In her acknowledgements, the saintly Watson thanks her patients: “What an extraordinary privilege it was to be your nurse”,  and yet the privilege was surely theirs too. God knows the world needs more Nurse Watsons.

Actually we are genetically wired to be kind. In The Little Book of Kindness, out last month, David R. Hamilton lays out the scientific evidence in favour of popping round to see that elderly neighbour or surprising your partner by picking him/her up from the station in the pouring rain.  Page 17 is divided into two parts: What Stress Does and What Kindness Does. He has zero good things to say,  obvs, about stress.

But kindness? It reduces blood pressure, protects the heart (perfect synergy), boosts the immune system, relaxes the nervous system, reduces inflammation and can be an antidote to depression. Beats all those drugs. Apparently it even slows the ageing process.

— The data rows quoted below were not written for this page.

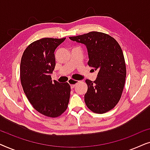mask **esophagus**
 <instances>
[{"label":"esophagus","instance_id":"1","mask_svg":"<svg viewBox=\"0 0 150 150\" xmlns=\"http://www.w3.org/2000/svg\"><path fill=\"white\" fill-rule=\"evenodd\" d=\"M79 83V81H75V80H72V79H69L68 81V83L70 85V87L71 89H73V88H74V87L76 86V85Z\"/></svg>","mask_w":150,"mask_h":150}]
</instances>
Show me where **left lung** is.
<instances>
[{"mask_svg":"<svg viewBox=\"0 0 150 150\" xmlns=\"http://www.w3.org/2000/svg\"><path fill=\"white\" fill-rule=\"evenodd\" d=\"M69 38L85 45L88 65L98 71L95 81H85L86 105L96 113L109 111L120 101L126 81V63L120 44L108 35L96 31Z\"/></svg>","mask_w":150,"mask_h":150,"instance_id":"left-lung-1","label":"left lung"}]
</instances>
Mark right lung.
<instances>
[{"label":"right lung","instance_id":"obj_1","mask_svg":"<svg viewBox=\"0 0 150 150\" xmlns=\"http://www.w3.org/2000/svg\"><path fill=\"white\" fill-rule=\"evenodd\" d=\"M65 38H42L25 49L20 63V80L24 93L41 114L57 117L65 111L70 96L67 83L52 81L54 51Z\"/></svg>","mask_w":150,"mask_h":150}]
</instances>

So physically this kindness shtick is a no-brainer.  But how exactly does it benefit our personal relationships, always a thorny work-in-progress? It was the Roman philosopher-emperor Marcus Aurelius who said  kindness is mankind’s “greatest delight,”  and many a scientist has set out to prove just that, most notably American psychologist John Gottman. In 1986, he co-founded The Love Lab (I mean, fab name) and for  the past four decades has studied thousands of couples in a quest to figure out what makes relationships work. As the guru of divorce prediction and marital stability,  Gottman divides us all up into Masters and Disasters.

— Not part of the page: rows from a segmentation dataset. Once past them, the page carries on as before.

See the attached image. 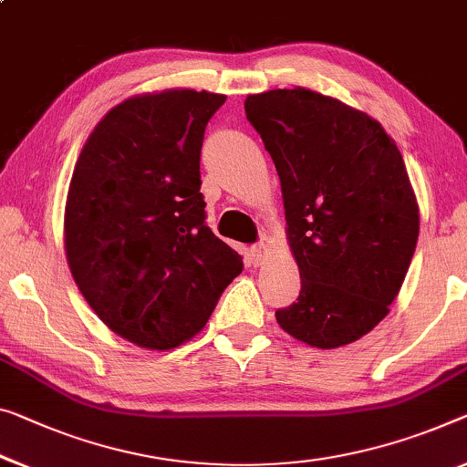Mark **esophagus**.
I'll return each mask as SVG.
<instances>
[{"instance_id": "34e87169", "label": "esophagus", "mask_w": 467, "mask_h": 467, "mask_svg": "<svg viewBox=\"0 0 467 467\" xmlns=\"http://www.w3.org/2000/svg\"><path fill=\"white\" fill-rule=\"evenodd\" d=\"M250 256H253V263L256 265V267L258 265H265V261H267V256H269V246L267 244H256V246L253 248V254Z\"/></svg>"}]
</instances>
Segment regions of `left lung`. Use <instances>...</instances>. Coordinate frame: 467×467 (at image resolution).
<instances>
[{"instance_id":"1","label":"left lung","mask_w":467,"mask_h":467,"mask_svg":"<svg viewBox=\"0 0 467 467\" xmlns=\"http://www.w3.org/2000/svg\"><path fill=\"white\" fill-rule=\"evenodd\" d=\"M244 109L277 169L300 271L277 324L308 347L355 342L389 315L418 244L403 156L376 119L324 93L271 89Z\"/></svg>"}]
</instances>
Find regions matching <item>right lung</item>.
Listing matches in <instances>:
<instances>
[{"label": "right lung", "instance_id": "1", "mask_svg": "<svg viewBox=\"0 0 467 467\" xmlns=\"http://www.w3.org/2000/svg\"><path fill=\"white\" fill-rule=\"evenodd\" d=\"M223 93L164 89L106 112L78 154L64 209L75 284L120 338L169 350L206 326L244 269L204 223L200 150Z\"/></svg>", "mask_w": 467, "mask_h": 467}]
</instances>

Exactly what I was thinking – which are you?

The Masters scan their social environment for things they can appreciate and say thank you for. They purposefully build this culture of respect and appreciation. Disasters scan for partners’ mistakes. Even if talking about mundane events, their bodies are in fight or flight mode, preparing to attack and be attacked. Disasters deliberately ignore, or continually criticise their partner’s style or choices and kill the love in the relationship by making the other person feel invisible.

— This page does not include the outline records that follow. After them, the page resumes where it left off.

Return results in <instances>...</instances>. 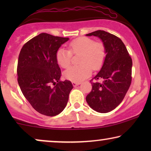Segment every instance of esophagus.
Here are the masks:
<instances>
[{"mask_svg": "<svg viewBox=\"0 0 151 151\" xmlns=\"http://www.w3.org/2000/svg\"><path fill=\"white\" fill-rule=\"evenodd\" d=\"M72 84H73V86H78L80 84V82H72Z\"/></svg>", "mask_w": 151, "mask_h": 151, "instance_id": "obj_1", "label": "esophagus"}]
</instances>
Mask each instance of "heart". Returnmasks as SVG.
I'll return each mask as SVG.
<instances>
[{"instance_id":"b5f03b06","label":"heart","mask_w":151,"mask_h":151,"mask_svg":"<svg viewBox=\"0 0 151 151\" xmlns=\"http://www.w3.org/2000/svg\"><path fill=\"white\" fill-rule=\"evenodd\" d=\"M68 48L69 50L60 48L55 54V59L61 67L67 69L71 65L72 55L80 54L78 63L80 65L71 67L64 73L65 77L72 82H81L91 75L92 69L98 71L106 58L104 43L88 37L74 39L69 42Z\"/></svg>"}]
</instances>
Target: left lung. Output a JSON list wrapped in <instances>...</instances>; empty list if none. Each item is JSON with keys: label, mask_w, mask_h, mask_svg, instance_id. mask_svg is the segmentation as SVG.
<instances>
[{"label": "left lung", "mask_w": 151, "mask_h": 151, "mask_svg": "<svg viewBox=\"0 0 151 151\" xmlns=\"http://www.w3.org/2000/svg\"><path fill=\"white\" fill-rule=\"evenodd\" d=\"M86 36L99 37L106 47V55L102 69L90 80L92 89L86 100L97 112H110L122 102L131 86L133 62L124 42L115 35L98 30ZM99 79L103 82L99 83Z\"/></svg>", "instance_id": "left-lung-1"}]
</instances>
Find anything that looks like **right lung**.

Gottman’s extensive research concluded that kindness glues couples together, making them feel cared for, understood and validated. By the way this is a man who at  76  is on his third wife Julie, whom he has been with for more than 30 years, so you can only presume that he’s become of Master of what he preaches.

This June another psychology professor – Jamil Zaki from Stanford University – launches his scientific take on empathy with the release of The War for Kindness. In an age of rampant tribalism and a divided Britain, Zaki argues that empathy is  like a muscle – a skill we can all strengthen with a daily workout. I totally agree with this – when I found myself cast into a desolate landscape a few years ago, I got the kindest message from a former colleague not exactly known for her empathy. It was so unexpected I still think about it, and her, most weeks. Life changes people, often for the better. In his forthcoming book, Zaki tells the story of a former neo-Nazi who is now helping extract people from hate groups, as well as US police officers who are changing their culture to decrease violence among their ranks. “An inspiring call to action” says the publicity blurb.

Shoot me if I sound straight out of Private Eye’s Pseud’s Corner but my favourite message of all comes in the final line of Naomi Shihab Nye poem. It is, she writes, only kindness that makes any sense amid all this madness.

“…
only kindness that raises its head
from the crowd of the world to say
It is I you have been looking for,
and then goes with you everywhere
like a shadow or a friend.”

The boy, the girl, the mole, the horse and the fox would surely agree.